§ **Texto**:
● ● ● ● ●

Na antiguidade se pensava que a criatividade era reservada a poucos privilegiados. Com o tempo, esse conceito foi se transformando e hoje entendemos que é uma habilidade intrínseca a todos os seres humanos, que pode ser cultivada e fortalecida ao longo da vida por meio de exercícios. A criatividade faz parte da rotina diária, ainda que muitas pessoas não aceitem isso.

Os grandes atletas treinam seus corpos por dias, semanas e anos para levá-los ao desempenho máximo,mas será que é possível fazer o mesmo com o cérebro? O que acontece no cérebro durante períodos de maior criatividade?

Em seu artigo “Robust Prediction of Individual Creative Ability from Brain Functional Connectivity”, Roger E. Beaty e colegas (2018) desenterram a assinatura neurológica da criatividade, usando abordagens sofisticadas para identificar a atividade da rede neural, a “impressão cerebral”, por assim dizer, que está associada ao pensamento divergente e, em seguida, usar esse entendimento para distinguir a atividade cerebral mais criativa da menos criativa. São as chamadas “Três Grandes” redes cerebrais – [a rede de modo padrão](https://www.psychologytoday.com/us/basics/default-mode-network), a rede de controle executivo e a rede de saliência – que trabalham juntas quando se trata de sermos criativos.

A rede de modo padrão é o que acontece no cérebro em estado de repouso (mas não [de sono](https://www.psychologytoday.com/us/basics/sleep)), o “estado ocioso” do cérebro. Reservar tempo para descanso e lazer, praticar meditação, ficar em silêncio contemplativo são formas de ativar esta rede, que é a responsável por gerar ideias. Já a rede de controle executivo monitora o que está acontecendo, gerencia partes emocionais do cérebro, direciona recursos como [a atenção](https://www.psychologytoday.com/us/basics/attention) e supervisiona decisões e escolhas. Enquanto isso, a rede de saliência ajuda a identificar quais ideias são repassadas à rede de controle executivo e é responsável também por identificar ameaças.

● ● ● ● ●

§ **O que fazer**:
• a. De acordo com o texto sobre criatividade, quais são as três redes cerebrais que trabalham juntas quando somos criativos?
• b. Indique se cada afirmação abaixo concorda com o texto sobre criatividade, respondendo sim ou não e citando as palavras do texto que decidem a resposta.
(i) Na antiguidade, acreditava-se que a criatividade pertencia a poucos privilegiados.
(ii) A rede de saliência é a responsável por gerar ideias.
(iii) A rede de controle executivo supervisiona decisões e escolhas.
• c. Copie do texto sobre criatividade o trecho que começa em "Em seu artigo" e termina em "de sermos criativos.".

Registros de raciocínio sobre cenas
● ● ● ● ●

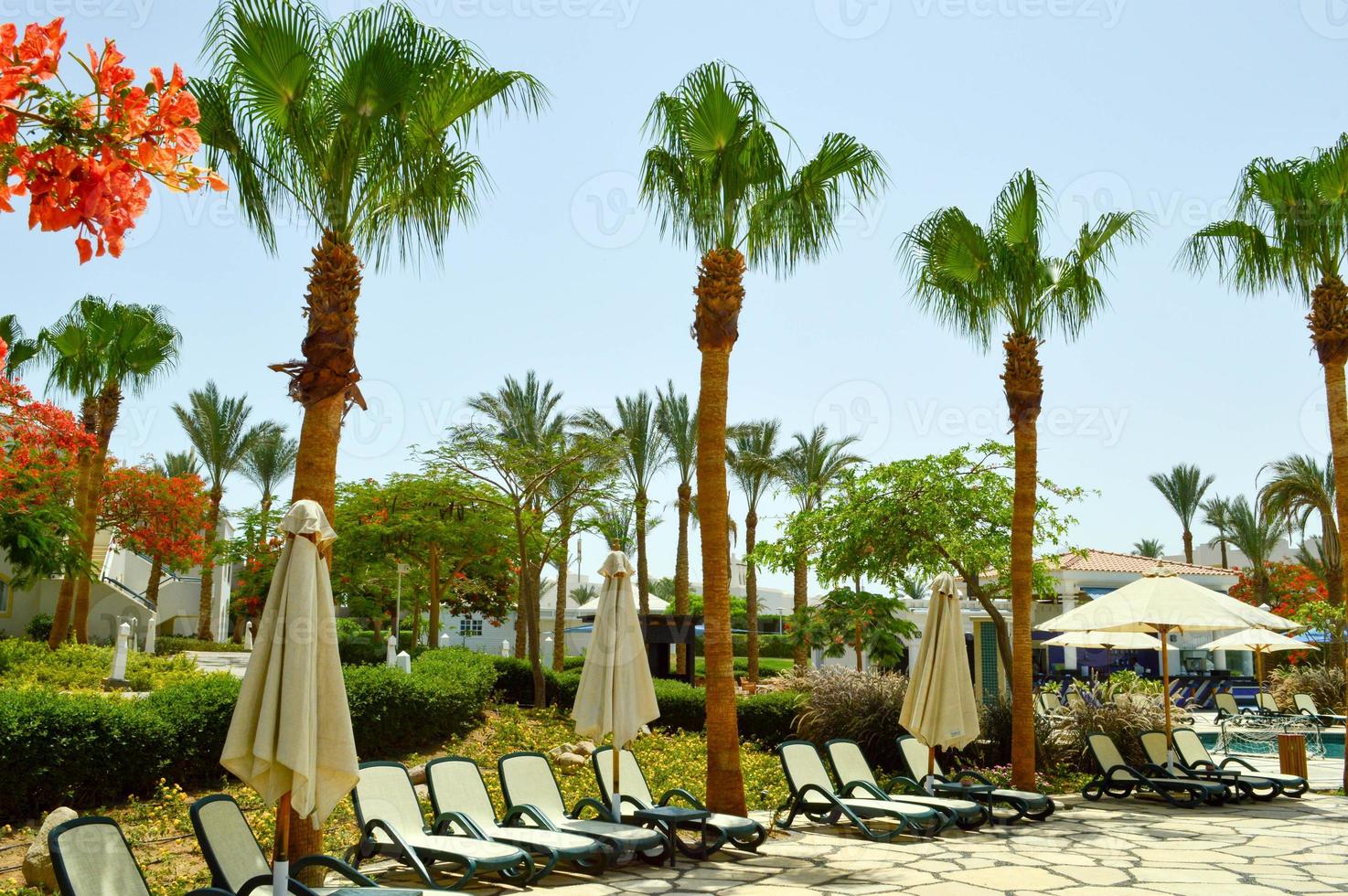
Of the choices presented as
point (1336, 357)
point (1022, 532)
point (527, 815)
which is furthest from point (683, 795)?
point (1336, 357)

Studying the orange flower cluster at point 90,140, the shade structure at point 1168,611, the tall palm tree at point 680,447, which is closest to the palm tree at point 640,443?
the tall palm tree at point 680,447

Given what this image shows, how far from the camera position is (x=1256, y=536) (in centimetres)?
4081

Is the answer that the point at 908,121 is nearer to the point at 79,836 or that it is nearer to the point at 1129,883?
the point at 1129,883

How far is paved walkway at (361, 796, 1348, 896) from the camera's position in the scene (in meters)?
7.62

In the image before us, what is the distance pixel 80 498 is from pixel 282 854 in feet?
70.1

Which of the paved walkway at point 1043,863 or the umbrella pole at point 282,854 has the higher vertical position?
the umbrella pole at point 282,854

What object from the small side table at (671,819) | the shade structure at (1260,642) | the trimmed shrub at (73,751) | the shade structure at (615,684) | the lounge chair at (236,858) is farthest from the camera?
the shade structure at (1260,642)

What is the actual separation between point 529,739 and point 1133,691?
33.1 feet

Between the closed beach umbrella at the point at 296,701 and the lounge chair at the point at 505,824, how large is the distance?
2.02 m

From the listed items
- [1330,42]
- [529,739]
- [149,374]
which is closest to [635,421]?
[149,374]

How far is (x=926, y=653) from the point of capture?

● ● ● ● ●

§ **Respostas**:
• a. A rede de modo padrão, a rede de controle executivo e a rede de saliência.

• b.
(i) Sim: "Na antiguidade se pensava que a criatividade era reservada a poucos privilegiados."
(ii) Não: "a rede de saliência ajuda a identificar quais ideias são repassadas à rede de controle executivo". A geração de ideias cabe à rede de modo padrão: "que é a responsável por gerar ideias".
(iii) Sim: "supervisiona decisões e escolhas".

• c.
Em seu artigo “Robust Prediction of Individual Creative Ability from Brain Functional Connectivity”, Roger E. Beaty e colegas (2018) desenterram a assinatura neurológica da criatividade, usando abordagens sofisticadas para identificar a atividade da rede neural, a “impressão cerebral”, por assim dizer, que está associada ao pensamento divergente e, em seguida, usar esse entendimento para distinguir a atividade cerebral mais criativa da menos criativa. São as chamadas “Três Grandes” redes cerebrais – [a rede de modo padrão](https://www.psychologytoday.com/us/basics/default-mode-network), a rede de controle executivo e a rede de saliência – que trabalham juntas quando se trata de sermos criativos.